In Jane Eyre, Charlotte Bronte spins a web of trial, self-denial, respect, and the need for true love.
This review contains spoilers. Go read the book first, if you’re going to! And my general rule with classics is to see the movie AFTER the book, if at all. Often after reading a classic I decide it was so good I’m not going to ruin it with a Hollywood rendition, anyway.
Anyway, the main theme here is maintaining one’s dignity by insisting upon just treatment for one’s station. The strong can exploit orphans, governesses, and women who need to marry, and often do. How should the weak respond? Jane Eyre shows us how. She works within the system to bring dignity and respect to others wherever she can, insisting upon the same for herself when others ask too much of her. She does this without being a railing modern-day feminist, making a scene over it, but she rightly rejects those who take advantage of or degrade her.
Such sins are atoned for, in some cases – not in others. Jane is willing to sit with the very aunt who despised her, at her deathbed. Rochester is purified through fire, but not without the partial loss of hand and eye (Matthew 5:29-30). Brocklehurst, the hypocritical orphanage superintendent, is never heard from again, though. What I appreciate about this is what we have lost in modern life: the ability to reject the wrongs found in religion without rejecting the religion outright.
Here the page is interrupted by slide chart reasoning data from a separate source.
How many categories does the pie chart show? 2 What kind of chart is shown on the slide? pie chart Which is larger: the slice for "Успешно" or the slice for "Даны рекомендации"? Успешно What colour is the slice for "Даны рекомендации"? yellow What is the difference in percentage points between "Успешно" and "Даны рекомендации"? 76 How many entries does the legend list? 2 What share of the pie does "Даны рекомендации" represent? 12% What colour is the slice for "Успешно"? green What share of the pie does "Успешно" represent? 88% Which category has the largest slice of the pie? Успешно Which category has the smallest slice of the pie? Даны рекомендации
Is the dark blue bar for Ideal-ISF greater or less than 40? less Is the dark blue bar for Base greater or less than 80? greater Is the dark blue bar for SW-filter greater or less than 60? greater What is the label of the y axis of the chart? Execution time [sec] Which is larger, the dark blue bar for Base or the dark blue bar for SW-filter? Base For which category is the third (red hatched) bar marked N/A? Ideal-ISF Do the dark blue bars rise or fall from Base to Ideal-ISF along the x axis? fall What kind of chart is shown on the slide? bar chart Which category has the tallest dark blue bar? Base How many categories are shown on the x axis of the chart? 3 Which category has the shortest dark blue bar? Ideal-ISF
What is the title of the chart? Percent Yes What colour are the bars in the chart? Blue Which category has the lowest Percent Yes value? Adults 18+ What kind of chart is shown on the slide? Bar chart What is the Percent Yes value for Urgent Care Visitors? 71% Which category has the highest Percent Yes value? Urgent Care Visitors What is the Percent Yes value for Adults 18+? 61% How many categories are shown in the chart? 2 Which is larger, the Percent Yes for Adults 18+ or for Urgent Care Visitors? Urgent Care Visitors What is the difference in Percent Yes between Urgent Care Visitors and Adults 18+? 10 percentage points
Yes, St. John was a jerk for what he expected of Jane in God’s name. But Jane still knew God expected certain things of her. Her years of self-denial before this encounter made her rejection of him perfectly legitimate.
So we see that institutional exploitation is not the final word. Personal exertion and self-denial can give the strength to resist further exploitation, where that denial is directed by God’s law.
Jane Eyre affirms the twin marital virtues of loving affection in the marriage relationship, and the outward boundaries that protect it (one man, one woman, till death do you part). To violate either strikes at the heart of marriage. She refuses to be Mr. Rochester’s mistress or second wife, outside the God-ordained bounds of the institution of marriage. She refuses to be St. John’s work-horse, missionary wife within those bounds, where love and affection are lacking. Blanche Ingraham could have married Mr Rochester and both would have benefitted materially, but affection and an intellectual matching was lacking.
This novel depicts the maturing of a girl in hardship, into a young woman still vulnerable but aware of what she seeks, and finally a woman who can be a true helper to a loving husband. Our revolutionary world wants to remove all hardship from our children, and give young people what they want now without any denial needed. But what we need is to count it all joy when we fall into various trials, knowing that they produce patience and maturity (James 1:2-4).